PAGE TEXT =
Child sexual abuse: A bitter truth

Manjadikuru, the Malayalam movie that opened to rave reviews this week, is the story of a fourteen-year-old girl abused in a Kerala joint family after being trafficked from Tamil Nadu. The core of the protagonist, Roja, winning awards even from far New York, lies in the truth of the character.
Child sexual abuse is real, world over, more so in India. In the cloud of bigger crimes like rape and murder, this under-reported crime on unaware youngsters is the cause for several grow-ups being ashamed of their bodies and sexuality, at a later stage. Many abused find it difficult to have normal relationships as adults because of a marred childhood history of abuse, sometimes constant.
Bodily abuse of a child could be happening right now in our own family, to our own child! In menaces like this one and others, on children, we should not be looking for figures — if one in ten or ten thousand children are abused daily it should not matter. Because every individual child abused, physically or verbally is a traumatised future citizen with unexplained emotional baggage and untold fears. A lot of personality disorders are rooted in child abuse, sexual or otherwise.
The abuser could be the neighbour, tailor, maid, bus driver, relative or teacher. Perpetrators of child sexual abuse come in all garbs. Lack of clarity about sex education, gradual transformation from joint families to nuclear units and being at the crossroads of traditional India and a booming Western culture has only created more adults and adolescents with confusion about ways to express their sexuality. If you care for the statistics, more and more children are being abused daily in India, surprisingly, male children too.

Syed Shoaib
Pascal Mazurier, 39, from the French Consulate, has been accused by his wife of raping their three-and-a-half-year-old daughter in Bangalore, last week.

EXTRACTED RECORDS =
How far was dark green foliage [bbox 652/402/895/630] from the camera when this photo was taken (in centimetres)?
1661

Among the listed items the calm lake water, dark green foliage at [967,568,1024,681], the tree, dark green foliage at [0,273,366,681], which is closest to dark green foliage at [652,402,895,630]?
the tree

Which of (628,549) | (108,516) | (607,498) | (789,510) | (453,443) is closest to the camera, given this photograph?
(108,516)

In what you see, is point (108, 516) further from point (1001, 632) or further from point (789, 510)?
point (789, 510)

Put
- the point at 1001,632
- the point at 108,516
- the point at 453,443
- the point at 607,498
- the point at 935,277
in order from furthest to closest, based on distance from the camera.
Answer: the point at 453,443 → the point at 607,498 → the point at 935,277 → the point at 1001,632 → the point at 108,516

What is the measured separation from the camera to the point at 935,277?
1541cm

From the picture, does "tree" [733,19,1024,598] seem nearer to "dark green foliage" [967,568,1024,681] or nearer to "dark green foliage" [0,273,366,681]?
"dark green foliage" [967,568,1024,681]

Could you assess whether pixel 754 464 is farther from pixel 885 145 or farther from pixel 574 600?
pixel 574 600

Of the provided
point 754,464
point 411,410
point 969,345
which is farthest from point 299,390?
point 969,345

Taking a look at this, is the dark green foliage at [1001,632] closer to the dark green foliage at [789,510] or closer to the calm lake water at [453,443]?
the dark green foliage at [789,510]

WHAT IS ASKED =
1) Repeat the child sexual abuse article word for word, from "Child sexual abuse is" to "sexual or otherwise.".
2) In the child sexual abuse article, turn the paragraph beginning "The abuser could be the neighbour" into a short list of its main points.

SET OF ANSWERS =
1)
Child sexual abuse is real, world over, more so in India. In the cloud of bigger crimes like rape and murder, this under-reported crime on unaware youngsters is the cause for several grow-ups being ashamed of their bodies and sexuality, at a later stage. Many abused find it difficult to have normal relationships as adults because of a marred childhood history of abuse, sometimes constant.
Bodily abuse of a child could be happening right now in our own family, to our own child! In menaces like this one and others, on children, we should not be looking for figures — if one in ten or ten thousand children are abused daily it should not matter. Because every individual child abused, physically or verbally is a traumatised future citizen with unexplained emotional baggage and untold fears. A lot of personality disorders are rooted in child abuse, sexual or otherwise.

2)
- Child sexual abusers can be anyone, such as a neighbor, tailor, maid, bus driver, relative or teacher.
- Unclear sex education, the shift from joint families to nuclear ones and the meeting of traditional India with Western culture have left more adults and adolescents confused about how to express their sexuality.
- More and more children in India are abused every day, boys included.